The Commissioner follows a three-step evaluation when evaluating whether the claimant has a disability. 20 C.F.R. § 416.924(a). First, the Commissioner considers the claimant’s activity. Id. If the claimant is engaged in substantial gainful activity, the claimant is not disabled. Id. Second, if the claimant is not engaged in substantial gainful activity, the Commissioner evaluates the evidence to determine whether the claimant has a severe “impairment or combination of impairments.” Id. The Commissioner will not find an individual disabled if he does not have a “medically determinable impairment,” or if the impairment amounts to only “a slight abnormality or a combination of slight abnormalities that causes no more than minimal functional limitations.” 20 C.F.R. § 416.924(c). Third, if the claimant has a severe impairment, the Commissioner considers the impairment’s medical severity. If the impairment meets or equals one of the presumptively disabling impairments listed in the regulations, the claimant is considered disabled as long as the disability satisfies the duration requirement described above. 20 C.F.R. § 416.924(a). If not, the claimant is not disabled.

Id. III. The ALJ’s decision Applying the foregoing, the ALJ concluded on remand that, since the application date, H.D. did not qualify as disabled. Tr. 755–56. At the first step, the ALJ found that H.D. was not engaged in substantial gainful activity since the application date. Tr. 748. At the second step, the ALJ found that H.D. had several severe impairments, including attention-deficit/hyperactivity disorder, autism-spectrum disorder, generalized anxiety disorder, post-traumatic stress disorder, oppositional-defiant disorder, unspecified-mood disorder, tic disorder, and mild persistent asthma. Id. The ALJ spent the most time at the third step, where the ALJ concluded that H.D. did not

qualify as disabled. Tr. 748–55. First, the ALJ found that H.D. did not have an impairment or combination of impairments that met or medically equaled the severity of one of the listed impairments. Tr. 748–49. The ALJ correctly stated that, to meet a listing for a mental impairment under Subpart P of Part 404 of Chapter III of Title 20 of the regulations, H.D.’s impairments must have caused “an extreme limitation in at least one, or marked limitation in at least two, of four broad areas of mental functioning”: (1) “understanding, remembering, or applying information,” (2) “concentrating, persisting, or maintaining pace,” (3) “interacting with others,” and (4) “adapting or managing oneself.” Tr. 749. The ALJ concluded that H.D.’s impairments caused “no more than a moderate limitation in the ‘paragraph B’ criteria areas.” Id. And H.D. did not meet the listing for asthma because H.D. had not required any hospitalizations for respiratory issues. Id. Still on the third step, the ALJ concluded that H.D. did not have an impairment or combination of impairments that functionally equaled the severity of the listings, either. Tr. 749–55.

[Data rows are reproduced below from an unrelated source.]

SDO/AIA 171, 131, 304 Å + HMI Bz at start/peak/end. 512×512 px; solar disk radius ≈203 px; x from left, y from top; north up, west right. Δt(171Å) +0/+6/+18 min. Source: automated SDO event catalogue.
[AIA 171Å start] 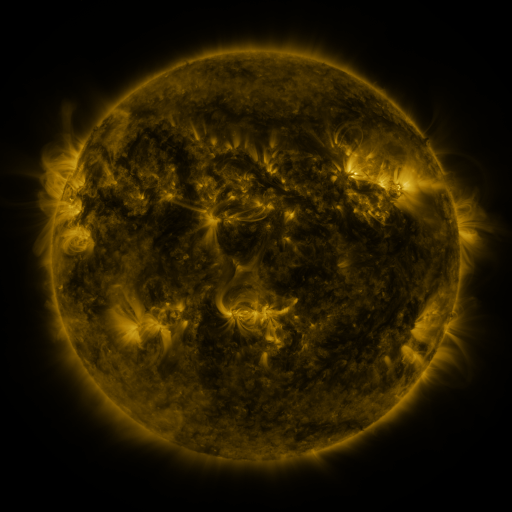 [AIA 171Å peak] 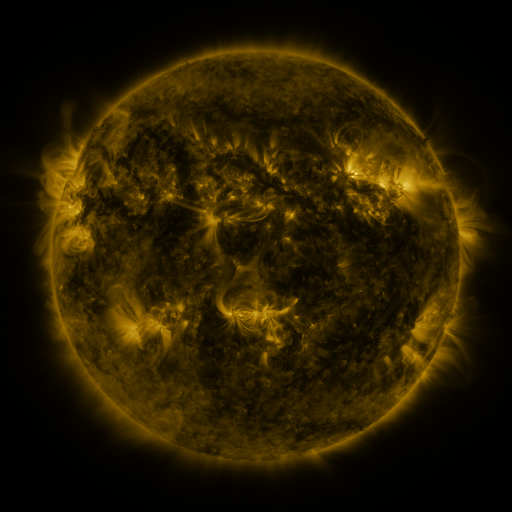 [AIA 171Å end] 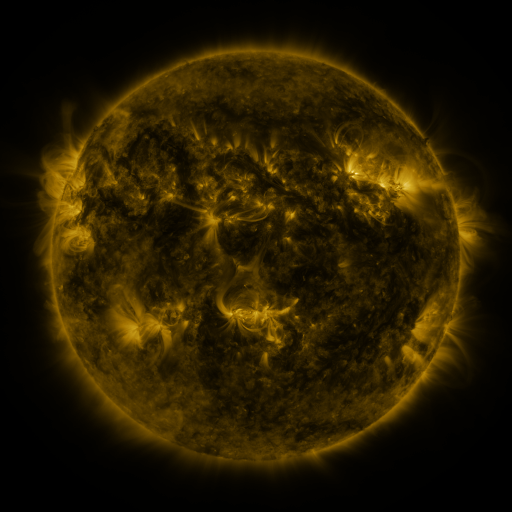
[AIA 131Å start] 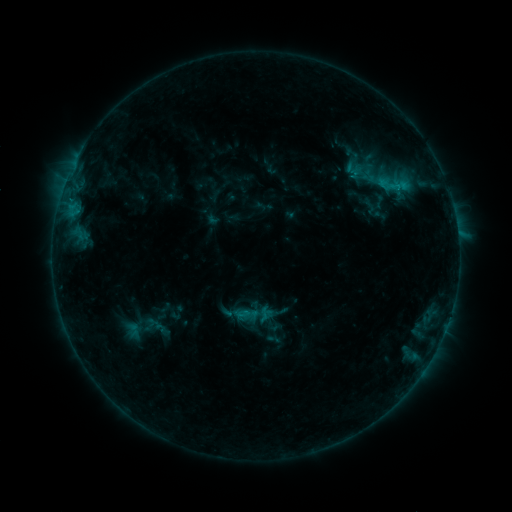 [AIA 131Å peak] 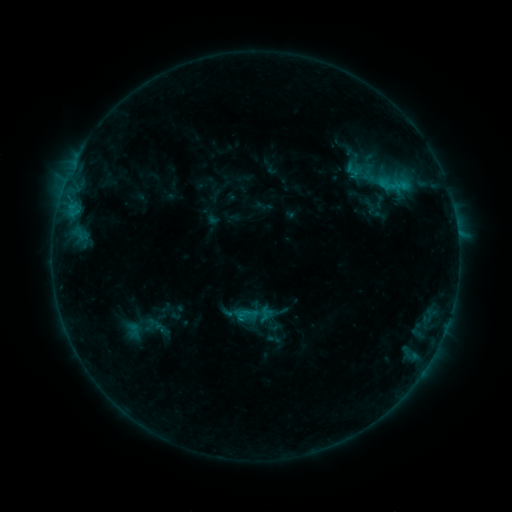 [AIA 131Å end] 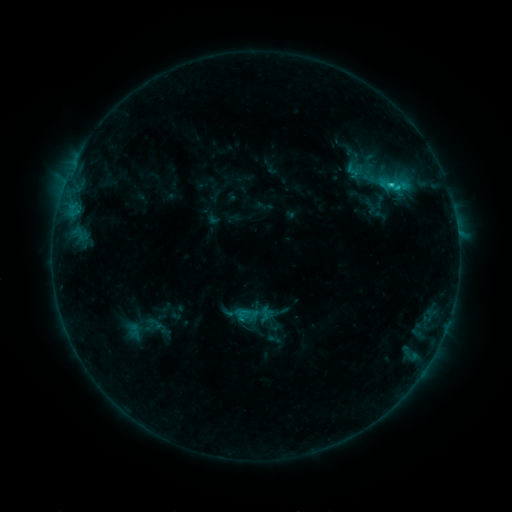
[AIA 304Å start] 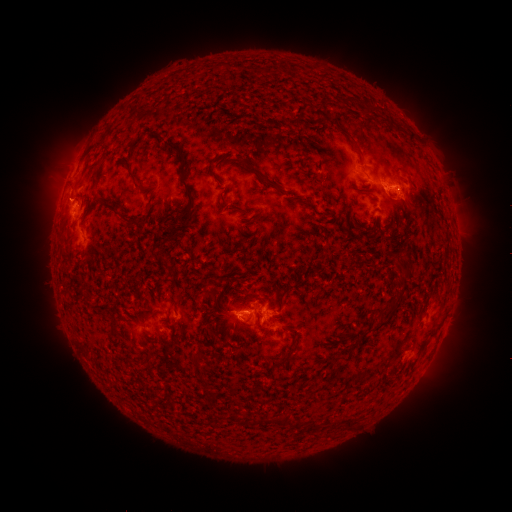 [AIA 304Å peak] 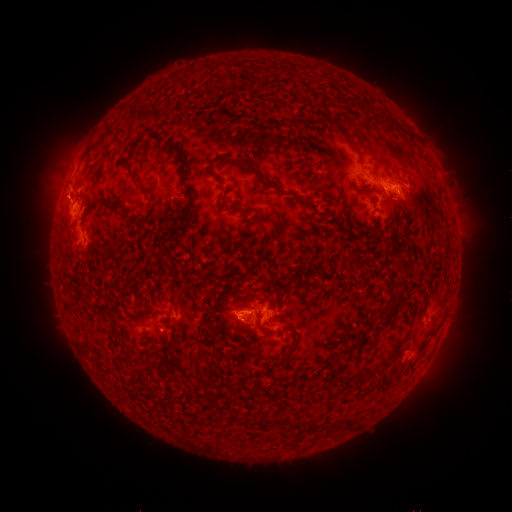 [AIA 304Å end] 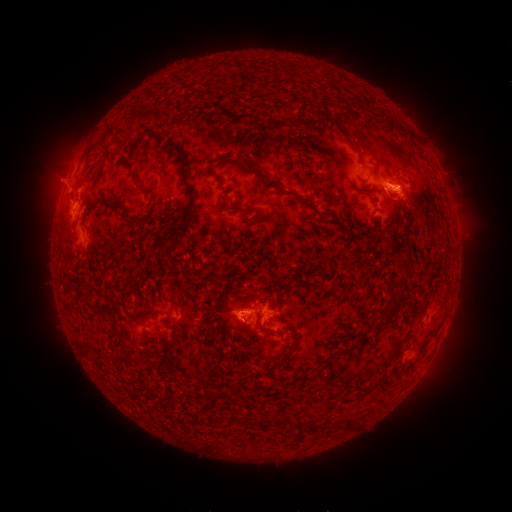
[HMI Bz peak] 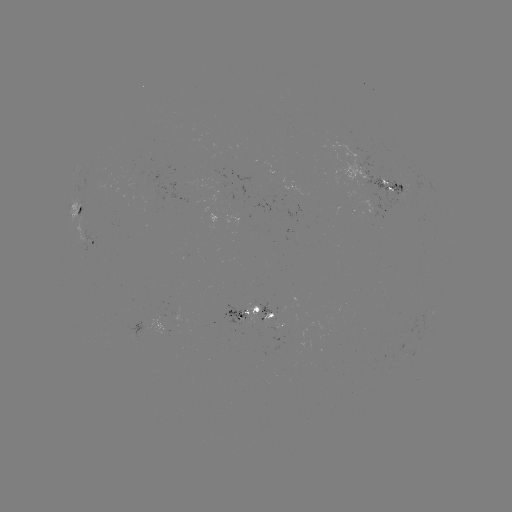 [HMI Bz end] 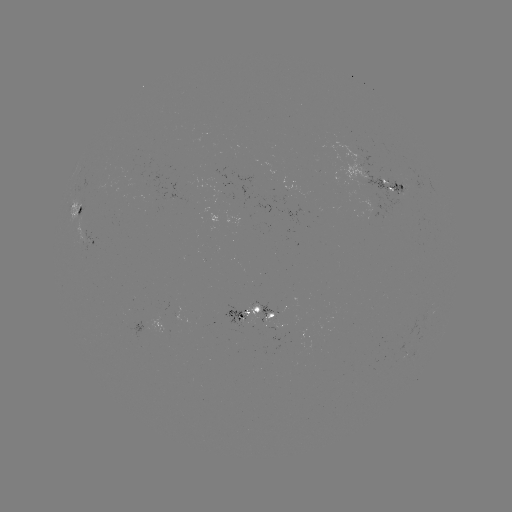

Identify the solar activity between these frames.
eruption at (58, 189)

Using a “whole child” approach, the ALJ considered how H.D. functioned in six domains: (1) “acquiring and using information,” (2) “attending and completing tasks,” (3) “interacting and relating with others,” (4) “moving about and manipulating objects,” (5) “caring for yourself,” and (6) “health and physical well-being.” Tr. 749–50; see also 20 C.F.R. § 416.926a(b)(1). The ALJ found that H.D. had less than a “marked” limitation in the first, second, fifth, and sixth domains and no limitation at all in the fourth. Tr. 750. While the ALJ also found that H.D. had a “marked” limitation in the third domain, see id., because H.D. did not have either (a) “marked” limitations in two domains or (b) an “extreme” limitation in any domain, the ALJ concluded that H.D. was not disabled, Tr. 755– 56. IV. Standard of review

When a claimant seeks judicial review of the Commissioner’s decision, the Court determines whether substantial evidence on the record as a whole supports his or her decision. 42 U.S.C. §§ 1383(c)(3), 405(g). If it does, the Court must affirm the decision. Id. Substantial evidence is “such relevant evidence as a reasonable mind might accept as adequate to support a conclusion.” Biestek v.